As a particular example, the learner engine 110 may batch input data 112 representing observations 114 from actors 102 into batches of input data 132, i.e., into batches of input that may be processed in parallel by the policy model 108. In this description, the batches of input data 132 may also be referred to as batch reasoning.

The learner engine 110 may then process each batch inference 132 using the policy model 108 to generate a batch of output data 142, the batch of output data 142 specifying respective actions to be performed in response to each observation represented in the batch inference 132. In particular, the batch output data 142 includes a respective policy output for each observation in the batch inference 132. In this specification, the batch of output data 142 may also be referred to as a batch action.

The learner engine 110 may then use each of the policy outputs to select a corresponding action (e.g., by sampling or selecting the action with the highest Q value from the probability distribution) using a control policy appropriate for the type of policy output generated by the policy model 108. Alternatively, the learner engine 110 may apply an exploration strategy in selecting each action.

Learner engine 110 may then send output data 122 to each actor 102, the output data 122 specifying actions to be performed by the proxy copy controlled by actor 102.

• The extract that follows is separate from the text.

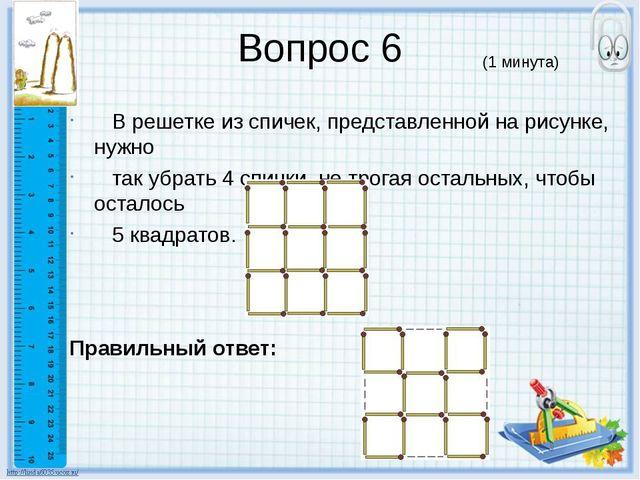 Вопрос 6 В решетке из спичек, представленной на рисунке, нужно так убрать 4 с...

The learner engine 110 also stores training data 118 derived from the input data 112 and the output data 122 and associated with the training strategy model 108 in the queue 148. In particular, the learner engine 110 generates a trajectory for each environment and stores the generated trajectory for each environment in the queue 148. The trace includes a sequence of tuples, each tuple including a respective observation, action, and reward obtained in response to performing the action in the environment. In some cases, when a track ends at the end of an episode in which a task is performed, the last tuple in the track may not include an action and a reward, i.e., because the last observation characterizes the ending state of the episode and no further action is performed.

The learner engine 110 may then repeatedly update the parameters of the policy model 108 using the training data 118 stored in the queue 148.

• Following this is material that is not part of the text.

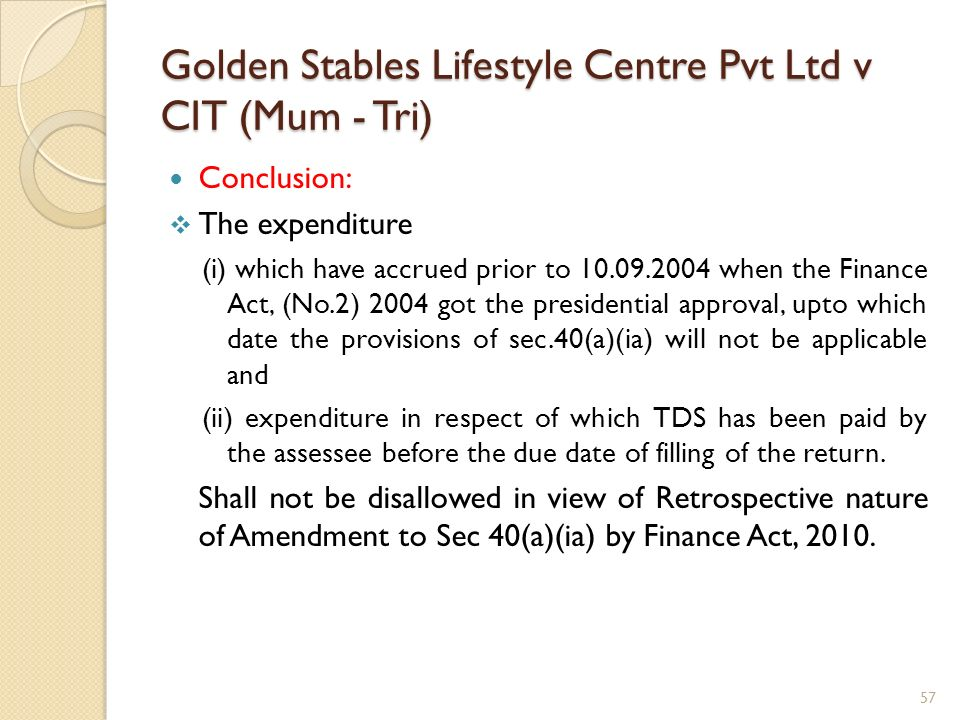 Golden Stables Lifestyle Centre Pvt Ltd v CIT (Mum - Tri) Conclusion: The expenditure (i) which have accrued prior to 10.09.2004 when the Finance Act,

Fig. 2 illustrates in detail an exemplary learner engine 110 of the exemplary centralized reasoning and reinforcement learning system 100.

The learner engine 100 includes a plurality of accelerators 130, the accelerator 130 being used by the engine 100 to perform tasks related to performing inference, i.e., tasks related to providing an action to an agent to perform in an environment, and tasks related to training the policy model 108.

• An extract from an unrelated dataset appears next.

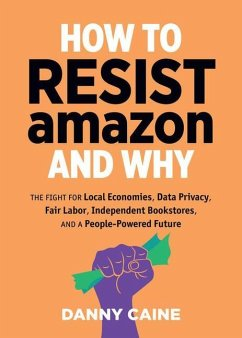 How to Resist Amazon and Why - Caine, Danny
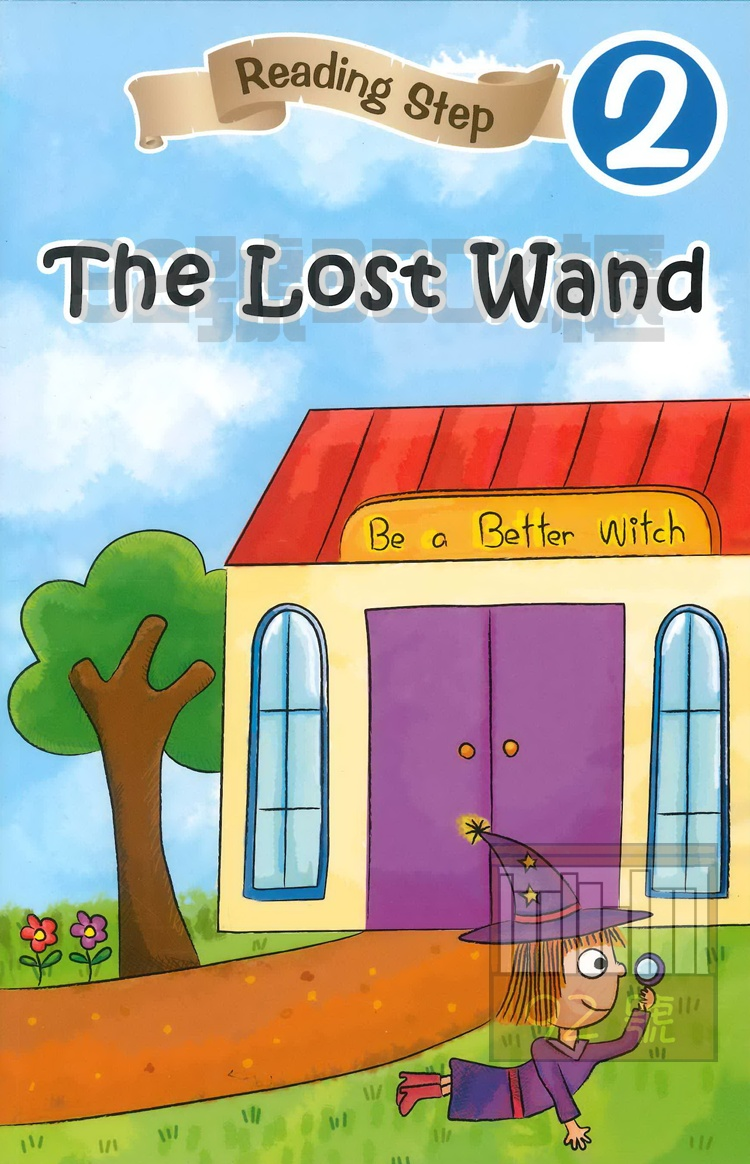 Reading Step 2 : The Lost Wand?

Each accelerator includes one or more cores that may be allocated to perform tasks. In general, accelerator 130 may be any processor, i.e., a TPU, a GPU, or some type of Central Processing Unit (CPU), with suitable bandwidth and computational power for training the neural network.

The cores of accelerator 130 are assigned to two groups: an inference core 130a and a training core 130 b. The inference core 130a is configured to process the corresponding policy inputs, i.e., batch inference 132, using the policy model 108. The training core 130b is a different core than the inference core 130a and is configured to train the policy model 108 based on the maintained trajectory sequence.

At each time step when the actor performs the scenario of the task, the learner engine 110 generates one or more batch inferences 132 based on the input data 112. The learner engine 110 then processes the batch inference 132 using the policy model 108 based on the current values of the model parameters of the policy model 108. If the policy model 108 is based on one or more recurrent neural networks, the learner engine 100 also loads the previously stored recurrent states 202 (if any) into the policy model 108. The learner engine 110 computes policy outputs using the policy model 108 and samples the actions 142 of the batch processing of the respective agent replica in the respective environment 104 based on the policy outputs using the inference core 130 a. If the policy model 108 is based on one or more recurrent neural networks, the learner engine 110 also obtains the new recurrent states 202 for that time step as part of the output of the policy model and stores them for use at the next time step.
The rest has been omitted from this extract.